[start of Excerpt]
ROBERT PENN WARREN – WYLIE BRANTON 3/17/64 Tape 2
[00:00:00] Warren: This is tape 2, of conversation with Mr. Wylie Branton, continue. I was asking you a moment ago, or about to ask you whether the situation in Montgomery – is it apathy that prevented the congregations from allowing, or the F. C. L. C. to use a church for a rally, only a year, or less than a year after the Montgomery demonstrations? Among these churches that refused, being the one previously the church of Mr. Abernathy.
Branton: Of course I have no knowledge of that particular situation. I’ve been into Montgomery on several occasions – mostly, of course, just going to Federal court over there, and checking on our voter registration. I am familiar with similar problems which have occurred in other communities – a similar occurrence took place in Greenwood, Mississippi, where as a result of the demonstrations in Greenwood and the large number of arrests, and the official policy of harassment and intimidation on the part of both the city and the county, individual Negro ministers were afraid to allow the use of their churches for mass meetings for several weeks. There were one or two small churches where the ministers were willing to allow the use of these facilities. Of course, the difference between Greenwood and Montgomery, I would think, would be the fact that in Montgomery you had people who formerly had pastored in Montgomery, wanting to come back and make use of their churches and this does seem rather surprising, because you would think that if these ministers left their churches in good faith and with good relationship, that they would have no difficulty in getting the use of this church to hold their meeting. In discussing a question like that, though, one would have to know the background of what was taking place in the community at the time that S. C. L. C. came in to meet.
[00:02:47] Warren: It was not – it could have been fear, we presume, as it was in Greenwood.
Branton: It could have been easily have been fear, and it could not – it could have been fear growing out of some new situation which had developed within that year, or some situation which had just developed a week or two prior to the opening of this meeting.
[00:03:08] Warren: But neither apathy or repudiation strike you as a reason for this?
Branton: I don’t think it would be apathy under any circumstances, no, I don’t.
[00:03:17] Warren: Or repudiation?
Branton: I don’t think it would be repudiation. I think it would be – in Montgomery, without even knowing the additional facts, I would be inclined to say that there was a fear of a church bombing, a fear of a cancellation of an insurance policy by the insurance company, or fear of harassment or intimidation from local officials, if the use of the facilities were made available to S. C. L. C. I don’t think it would be either apathy or repudiation.
[00:03:54] Warren: Shifting a little bit – how much temptation do you think there is now toward a new type of leadership entirely – a leadership that aims at violence?
Branton: Well, I don’t think there’s much temptation in any change in leadership in any direction.
[00:04:20] Warren: I don’t mean that persons who are now leaders changing their minds. I mean a new type of leader come in to grasp a new situation – and to seize leadership. Malcolm X, for one, and his drift toward violence.
Branton: Well, you have – you have a tendency – and there is a tendency on the part of local people to become leaders overnight, such as Reverend Galamison in New York and the man with the rent strikes in New York, whose name I don’t recall at the moment. These people get a lot of publicity because of their involvement in a particular situation, but I think that their leadership is confined for the most part to the local community and to the problem which they are connected with, and that there is nothing to indicate that these same people are likely to project themselves very widely into other areas of concern or of controversy.
[end of Excerpt]
[start of Records supplied]
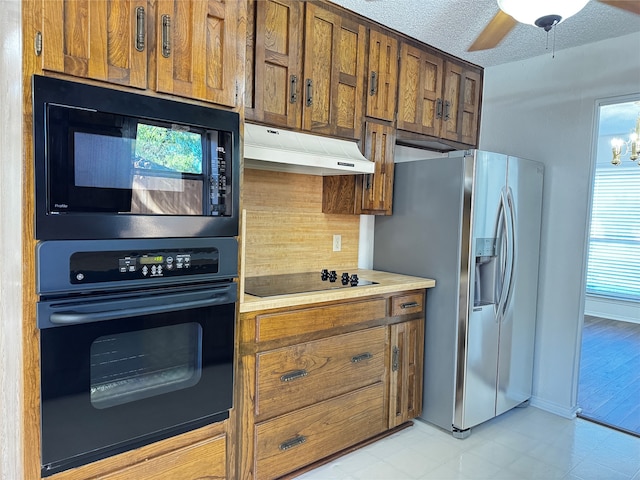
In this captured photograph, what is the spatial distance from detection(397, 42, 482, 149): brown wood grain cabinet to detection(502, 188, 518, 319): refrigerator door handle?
752 millimetres

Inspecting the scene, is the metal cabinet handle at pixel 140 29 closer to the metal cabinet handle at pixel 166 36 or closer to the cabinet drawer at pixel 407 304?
the metal cabinet handle at pixel 166 36

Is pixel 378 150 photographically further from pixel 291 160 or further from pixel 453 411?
pixel 453 411

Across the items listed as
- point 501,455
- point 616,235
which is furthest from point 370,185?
point 616,235

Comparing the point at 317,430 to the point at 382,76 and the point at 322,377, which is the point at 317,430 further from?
the point at 382,76

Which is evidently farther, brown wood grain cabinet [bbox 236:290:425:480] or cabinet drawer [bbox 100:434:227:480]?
brown wood grain cabinet [bbox 236:290:425:480]

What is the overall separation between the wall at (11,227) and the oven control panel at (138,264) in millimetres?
172

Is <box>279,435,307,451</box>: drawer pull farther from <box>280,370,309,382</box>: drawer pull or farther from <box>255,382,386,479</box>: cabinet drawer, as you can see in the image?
<box>280,370,309,382</box>: drawer pull

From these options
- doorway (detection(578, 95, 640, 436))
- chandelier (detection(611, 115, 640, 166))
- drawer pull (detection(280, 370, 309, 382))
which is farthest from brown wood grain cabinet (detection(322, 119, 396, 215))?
doorway (detection(578, 95, 640, 436))

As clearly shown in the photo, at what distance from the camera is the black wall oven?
1.36 meters

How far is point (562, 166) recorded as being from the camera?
3.09m

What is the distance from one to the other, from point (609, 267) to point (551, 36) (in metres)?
4.86

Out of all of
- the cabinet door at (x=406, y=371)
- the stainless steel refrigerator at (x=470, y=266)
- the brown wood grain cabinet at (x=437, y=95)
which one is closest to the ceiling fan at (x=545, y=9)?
the stainless steel refrigerator at (x=470, y=266)

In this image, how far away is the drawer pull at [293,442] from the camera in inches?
82.3

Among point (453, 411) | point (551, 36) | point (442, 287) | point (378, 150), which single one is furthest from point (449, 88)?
point (453, 411)
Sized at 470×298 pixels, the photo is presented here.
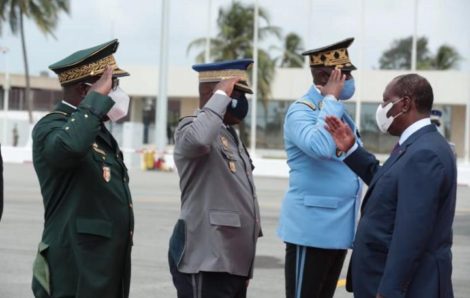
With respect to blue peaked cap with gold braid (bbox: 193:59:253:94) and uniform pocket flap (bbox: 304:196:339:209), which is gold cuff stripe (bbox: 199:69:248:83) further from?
uniform pocket flap (bbox: 304:196:339:209)

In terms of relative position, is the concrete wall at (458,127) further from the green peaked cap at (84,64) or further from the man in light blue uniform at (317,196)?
the green peaked cap at (84,64)

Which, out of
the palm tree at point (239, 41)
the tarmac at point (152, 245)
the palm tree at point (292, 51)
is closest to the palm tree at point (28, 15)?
the palm tree at point (239, 41)

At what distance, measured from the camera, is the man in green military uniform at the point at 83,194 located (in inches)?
138

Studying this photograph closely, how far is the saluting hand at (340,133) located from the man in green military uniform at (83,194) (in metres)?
1.14

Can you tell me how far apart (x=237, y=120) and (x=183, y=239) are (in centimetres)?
67

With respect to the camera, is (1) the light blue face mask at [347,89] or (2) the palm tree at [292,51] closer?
(1) the light blue face mask at [347,89]

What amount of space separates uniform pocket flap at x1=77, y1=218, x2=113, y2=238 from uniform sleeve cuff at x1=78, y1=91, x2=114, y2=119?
0.48 m

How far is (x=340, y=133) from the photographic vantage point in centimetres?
413

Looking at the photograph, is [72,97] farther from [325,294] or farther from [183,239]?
[325,294]

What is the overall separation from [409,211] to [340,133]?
810mm

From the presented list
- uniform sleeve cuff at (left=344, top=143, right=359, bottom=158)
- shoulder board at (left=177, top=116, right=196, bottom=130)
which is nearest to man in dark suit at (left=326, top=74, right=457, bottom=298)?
uniform sleeve cuff at (left=344, top=143, right=359, bottom=158)

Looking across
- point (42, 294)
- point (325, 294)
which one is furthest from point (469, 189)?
point (42, 294)

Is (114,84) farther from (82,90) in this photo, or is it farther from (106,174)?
(106,174)

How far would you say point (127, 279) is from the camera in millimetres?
3789
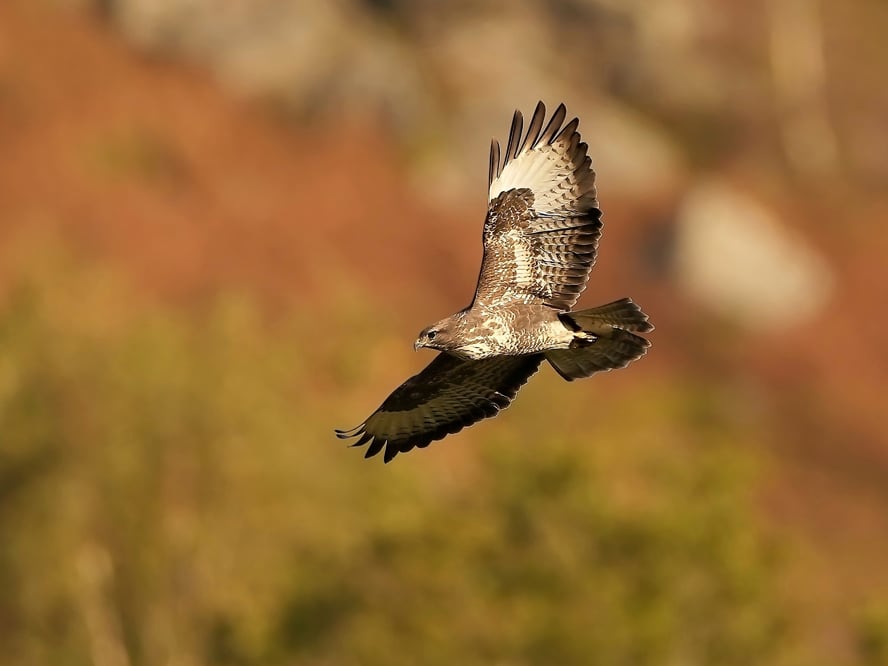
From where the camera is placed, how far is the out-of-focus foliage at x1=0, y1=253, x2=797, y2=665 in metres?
19.4

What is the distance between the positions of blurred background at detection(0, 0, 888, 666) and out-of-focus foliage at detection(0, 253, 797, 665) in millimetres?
49

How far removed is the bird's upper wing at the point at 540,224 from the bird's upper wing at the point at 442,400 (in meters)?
0.76

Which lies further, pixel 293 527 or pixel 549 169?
pixel 293 527

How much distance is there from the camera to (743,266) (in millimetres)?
45719

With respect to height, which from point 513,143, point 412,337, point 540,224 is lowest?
point 540,224

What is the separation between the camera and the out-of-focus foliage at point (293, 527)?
19.4m

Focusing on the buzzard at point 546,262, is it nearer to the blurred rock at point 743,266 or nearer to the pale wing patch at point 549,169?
the pale wing patch at point 549,169

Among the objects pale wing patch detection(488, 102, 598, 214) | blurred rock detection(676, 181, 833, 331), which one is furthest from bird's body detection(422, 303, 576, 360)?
blurred rock detection(676, 181, 833, 331)

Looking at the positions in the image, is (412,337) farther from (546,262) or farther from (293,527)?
(546,262)

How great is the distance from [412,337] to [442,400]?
30082mm

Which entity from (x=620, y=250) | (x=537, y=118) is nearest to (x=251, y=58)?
(x=620, y=250)

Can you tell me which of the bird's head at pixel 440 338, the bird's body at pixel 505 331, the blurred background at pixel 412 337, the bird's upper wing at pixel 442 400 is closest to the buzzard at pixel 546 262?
the bird's body at pixel 505 331

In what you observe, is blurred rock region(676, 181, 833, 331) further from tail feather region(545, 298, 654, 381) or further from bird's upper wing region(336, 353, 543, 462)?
tail feather region(545, 298, 654, 381)

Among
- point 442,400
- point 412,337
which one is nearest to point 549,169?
point 442,400
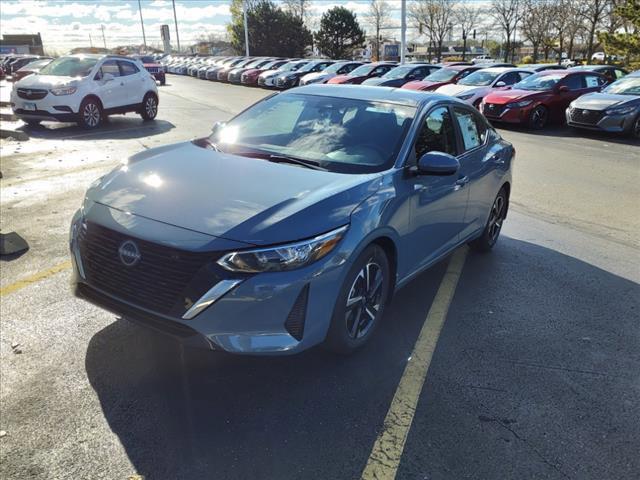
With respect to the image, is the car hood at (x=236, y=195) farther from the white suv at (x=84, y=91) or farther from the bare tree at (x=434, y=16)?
the bare tree at (x=434, y=16)

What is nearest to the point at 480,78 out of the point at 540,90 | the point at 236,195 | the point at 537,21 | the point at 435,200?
the point at 540,90

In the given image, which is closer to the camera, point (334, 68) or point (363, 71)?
point (363, 71)

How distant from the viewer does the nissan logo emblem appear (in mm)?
2912

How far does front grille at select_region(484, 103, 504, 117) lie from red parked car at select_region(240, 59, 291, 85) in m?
18.5

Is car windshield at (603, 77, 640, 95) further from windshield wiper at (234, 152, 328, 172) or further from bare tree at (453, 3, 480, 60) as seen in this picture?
bare tree at (453, 3, 480, 60)

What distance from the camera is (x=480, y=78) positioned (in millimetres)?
17578

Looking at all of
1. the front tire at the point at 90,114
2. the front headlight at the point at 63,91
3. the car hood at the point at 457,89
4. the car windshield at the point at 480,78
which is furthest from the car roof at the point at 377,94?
the car windshield at the point at 480,78

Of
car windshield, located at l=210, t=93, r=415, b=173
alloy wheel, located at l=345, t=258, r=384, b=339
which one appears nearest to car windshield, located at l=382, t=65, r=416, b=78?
car windshield, located at l=210, t=93, r=415, b=173

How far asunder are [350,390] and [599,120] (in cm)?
1299

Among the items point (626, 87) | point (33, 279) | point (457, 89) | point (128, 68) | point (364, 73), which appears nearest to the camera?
point (33, 279)

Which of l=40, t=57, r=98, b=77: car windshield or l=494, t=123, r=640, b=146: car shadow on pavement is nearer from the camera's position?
l=40, t=57, r=98, b=77: car windshield

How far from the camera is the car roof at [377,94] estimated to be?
435 cm

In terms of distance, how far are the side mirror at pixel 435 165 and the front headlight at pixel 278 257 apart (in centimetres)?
111

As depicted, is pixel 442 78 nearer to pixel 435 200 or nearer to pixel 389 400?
pixel 435 200
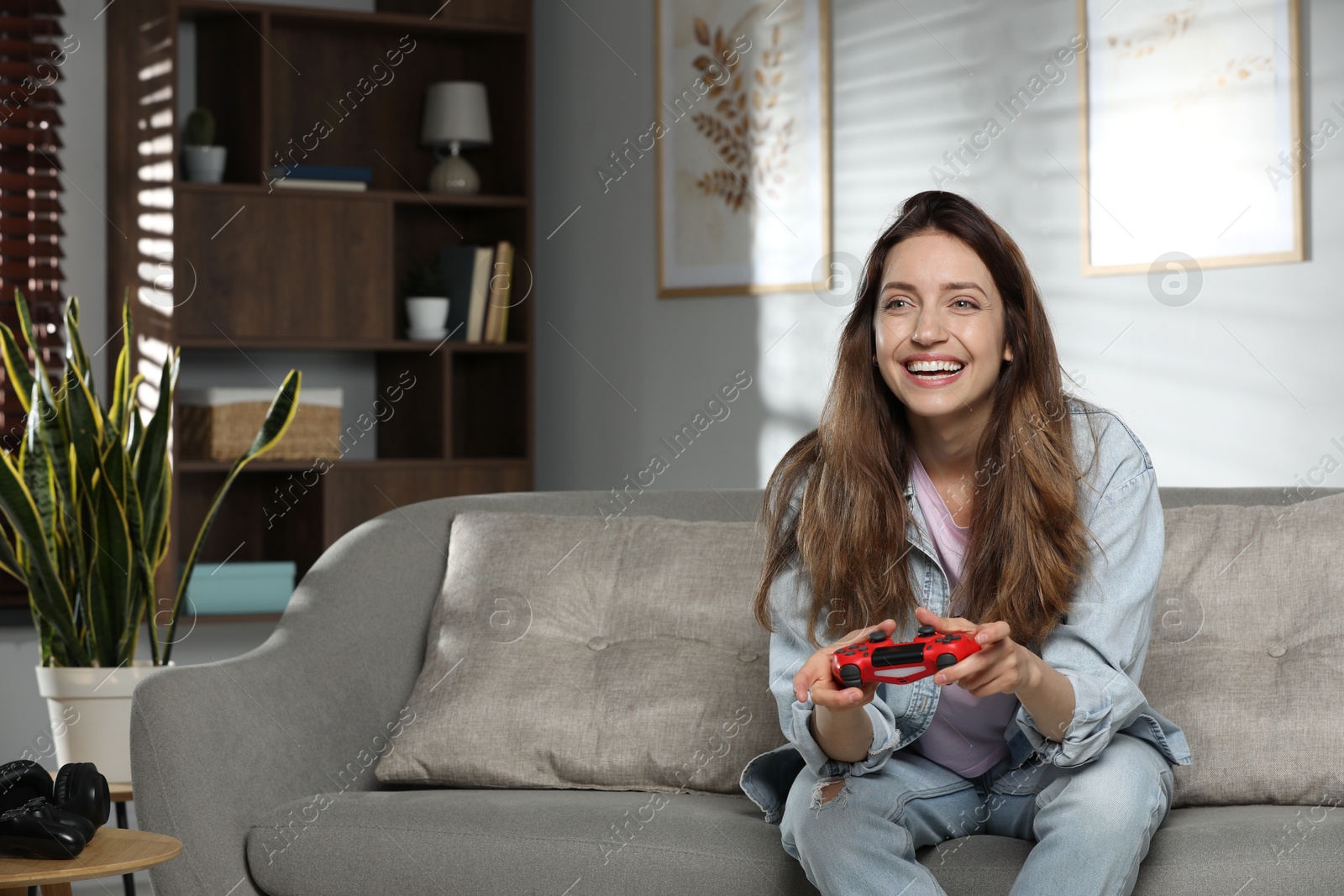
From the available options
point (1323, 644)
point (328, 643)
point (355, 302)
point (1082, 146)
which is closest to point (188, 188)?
point (355, 302)

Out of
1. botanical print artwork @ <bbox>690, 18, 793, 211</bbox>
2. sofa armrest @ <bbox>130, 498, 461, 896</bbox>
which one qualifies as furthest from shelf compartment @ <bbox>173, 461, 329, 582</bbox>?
sofa armrest @ <bbox>130, 498, 461, 896</bbox>

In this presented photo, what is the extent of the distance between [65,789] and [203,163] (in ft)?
8.11

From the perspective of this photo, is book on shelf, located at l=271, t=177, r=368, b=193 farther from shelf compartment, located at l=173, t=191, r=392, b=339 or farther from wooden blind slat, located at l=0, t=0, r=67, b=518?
wooden blind slat, located at l=0, t=0, r=67, b=518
[end of Records supplied]
### Aim 1
In the interview transcript, which Mississippi city does Branton cite as a place where ministers were afraid to let their churches be used for mass meetings?
### Aim 2
Continue the interview transcript beyond its final sentence.

### Written answer 1
Greenwood, Mississippi.

### Written answer 2
[00:05:37] Warren: In Mississippi and in Alabama do you see any indication of a new air of violence, in even local leadership?
Branton: No, I do not. In fact, I see an air of the lessening of violence in most of Alabama.
[00:05:58] Warren: I’m referring to – among Negroes themselves.
Branton: Yes. I can’t quite share that same attitude in Mississippi. I think that there’s an attitude of – that would lead one to believe that there is a lessening of any tendency or attitude toward violence in Alabama, by Negroes.
[00:06:18] Warren: … Mississippi?
Branton: I have not seen enough to convince me that there’s any lessening of it in Mississippi. This does not mean that there has been any increase in the attitude. The thing that alarmed a number of people recently was a statement attributed to Charles Evers, the brother of the slain Medgar Evers, in Nashville. This created quite a bitter feeling over the state. I subscribe to two or three Mississippi newspapers and I noticed the Greenwood, Mississippi, Commonwealth – a white newspaper – ran an editorial, condemning Charles Evers for this statement, but even though Charles Evers, subsequently, repudiated the statement, or said that it was taken out of context, I have seen nothing in the Greenwood Commonwealth that would indicate that they have ever bothered to straighten the story out.
[00:07:12] Warren: The story was written by a Negro reporter. He wrote the story. I have on what seems to be very good authority, that he was called in, I understand, by the editory [editor], before it was printed, and said, “Can you, as it – stand on this story as written?”
Branton: Has there been any comment by the newspaper, which carried the story, since the repudiation by Charles Evers.
[00:07:45] Warren: Not that I know, not that I know.
Branton: Um, hum.
[00:07:49] Warren: I was stuck with it, and of course, I had an interview with Mr. Evers, which was quite the contrary to this statement, a few days later. So I had to investigate and see, you know, to – what the ….was doing. But there ar [are] some people who in the, Mr. Lawson, for instance, you know, on tape the other day, said to me that this kind of indiscretion was not at all improbable.
Branton: Why I don’t think so. I don’t think it all improbable.
[00:08:21] Warren: It’s indiscretion, and carried away at some moment – and if he is under great strain, naturally – and he is – has also stated in print since then he is armed.
Branton: That he is?
[00:08:37] Warren: Um, hum. About three days ago.
Branton: Um, hum. This isn’t surprising at all. It’s just surprising that he would admit it publicly.
[00:08:46] Warren: Yes, well, now, I mean this is – I don’t speak with an air of condemnation. It may be very poor judgment, but it’s very human.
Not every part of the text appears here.